Les dessous (fantasmés) des photos Instagram
À l'origine conçu pour partager avec ses proches des moments pris sur le vif, Instagram s'est mué avec le temps en formidable outil de "self branding". Et si la composition des photos que l'on y trouve est désormais parfois aussi étudiée que celles des séries mode des magazines, elle n'en cherche pas moins à évoquer une certaine facilité/normalité, de manière à créer une illusion de proximité. Il peut dès lors être amusant d'imaginer les coulisses de ces clichés - presque - parfaits…
Après avoir commandé le dessert le plus calorique - et instagramable - possible, minaudé pendant 10 minutes devant l'objectif de son petit ami photographe et ingurgité une goutte de cet étrange milk shake (gâcher c'est pécher), on imagine que Julie Sariñana est repartie en laissant derrière elle sa coupe lactée quasi intacte…Lundi, 7h30. Cela fait une heure qu'il observe son instagrameuse de femme couper, détailler, disposer de la manière la plus raffinée qui soit son assiette de fruits du matin en espérant obtenir un cliché qui déchaînera likes et compliments. Il a faim. Il aimerait déguster son café en discutant des prochaines vacances, mais la framboise mal placée, le kiwi un brin trop mûr et la clémentine pas suffisamment colorée font planer dans la cuisine une tension qui l'incite à fuir vers le Starbucks le plus proche…

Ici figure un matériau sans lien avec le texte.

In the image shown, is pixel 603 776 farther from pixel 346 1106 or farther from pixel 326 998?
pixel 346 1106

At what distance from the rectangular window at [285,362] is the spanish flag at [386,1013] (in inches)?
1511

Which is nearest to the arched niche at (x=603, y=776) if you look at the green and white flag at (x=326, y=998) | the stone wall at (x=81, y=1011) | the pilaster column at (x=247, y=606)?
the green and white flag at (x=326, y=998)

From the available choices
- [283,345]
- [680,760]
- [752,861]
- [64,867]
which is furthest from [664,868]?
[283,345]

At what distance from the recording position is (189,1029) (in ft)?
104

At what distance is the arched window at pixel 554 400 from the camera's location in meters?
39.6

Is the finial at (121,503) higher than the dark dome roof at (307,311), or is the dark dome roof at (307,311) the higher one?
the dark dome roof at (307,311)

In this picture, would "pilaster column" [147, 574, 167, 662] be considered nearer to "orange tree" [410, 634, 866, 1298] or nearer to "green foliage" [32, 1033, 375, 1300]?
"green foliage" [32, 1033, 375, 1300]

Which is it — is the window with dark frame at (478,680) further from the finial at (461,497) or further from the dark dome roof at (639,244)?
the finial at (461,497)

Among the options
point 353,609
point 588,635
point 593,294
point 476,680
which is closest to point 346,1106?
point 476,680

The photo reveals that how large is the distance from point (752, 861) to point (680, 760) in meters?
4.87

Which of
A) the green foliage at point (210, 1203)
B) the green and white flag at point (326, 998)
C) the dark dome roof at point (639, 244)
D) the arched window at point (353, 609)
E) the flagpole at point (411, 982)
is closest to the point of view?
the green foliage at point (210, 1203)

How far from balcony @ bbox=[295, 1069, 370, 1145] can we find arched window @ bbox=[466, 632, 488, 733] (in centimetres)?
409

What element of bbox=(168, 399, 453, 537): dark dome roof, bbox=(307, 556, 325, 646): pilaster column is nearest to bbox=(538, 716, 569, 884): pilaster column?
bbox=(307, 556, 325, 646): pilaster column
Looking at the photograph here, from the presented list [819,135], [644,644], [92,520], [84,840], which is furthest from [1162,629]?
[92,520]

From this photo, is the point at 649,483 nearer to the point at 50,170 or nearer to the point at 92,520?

On frappe à la porte du nouveau studio new-yorkais de l'Atelier Doré : c'est le plombier, qui aimerait bien récupérer son escabeau oublié la veille. Affairés, les assistants le prient de revenir un peu plus tard, la maîtresse des lieux - venue de L.A. pour l'occasion - ayant jeté son dévolu sur ledit escabeau. Conciliant, l'artisan décide de patienter : après tout, il ne s'agit que de prendre une photo... Trois heures plus tard, après avoir passé son temps à observer la jeune femme prendre son escabeau pour un piédestal, il comprend qu'à l'heure d'Instagram, prendre une photo ne se fait plus tout à fait à la légère... Bali. Dimanche 30 avril, 11h. Une voix quasi hystérique vient perturber le calme olympien qui flottait jusque-là sur les villas de Kupu Kupu Barong : "Tu l'as ? Tu l'as ?!". Il faut dire que réussir à tenir la pose assise sur un matelas gonflable instable situé au centre d'une piscine tout en donnant l'impression d'être au summum de la zénitude est loin d'être une mince affaire. On imagine que la séance s'acheva par un "plouf !" retentissant et que seul le nombre de likes obtenus par ce cliché parvint à sauver la journée de la jeune Alexandra Pereira...
"Souris, ait l'air d'être au comble du bonheur, évite de mouiller ton sac en osier et offre le meilleur angle pour faire apparaître tes jambes à leur avantage" : telles sont certainement les pensées qui se bousculèrent dans la tête de la jolie Sara Escudero après sa 10e prise d'élan sur le sable de la plage paradisiaque de Puerto Morelos...
Se réveiller, enfiler un peignoir moelleux et avoir l'air d'une déesse prête à écrire un post à la volée... Face à ce genre de clichés, on peut soit décider d'y croire, soit tenter de rationaliser. Pour obtenir cette photo, il est en effet fort probable que Mary Seng ait passé une bonne heure dans la salle de bain à parfaire son make up, étudié pendant vingt minutes la disposition idéale des oreillers/couettes/plaids afin que tout ait l'air "joliment naturel" (donc pas naturel du tout) et testé une cinquantaine de positions différentes… On peut également tenter d'imaginer les dialogues derrière certaines photos...
"Arghh, je t'avais dit qu'il y aurait plein de bestioles à cette heure-ci sur la plage !". "Tant pis, prend la photo et on s'en va !" (voir ici).
"J'aimerais apporter une dimension un peu moins lisse à mon fil Instagram... Tu n'aurais pas une idée ?". "Pourquoi ne te prendrais-tu pas en photo assise sur la cuvette des toilettes ?". "Génial ! Merci !" (voir ici).
"Tu fais trop mince là, fais semblant de manger un truc sinon tu vas te faire incendier dans les commentaires.". "Ok, file-moi une assiette de fraises !" (voir ici).
"On l'a déjà vu 15000 fois ce cliché, non ?". "On s'en moque, les gens adorent Santorin..." (voir ici).
"Et si tu essayais de balancer un de tes escarpins au bout de tes orteils ?". "Tu n'y penses pas, ceux-là je les ai vraiment achetés !". "Ah bon, ça t'arrive encore ?" (voir ici).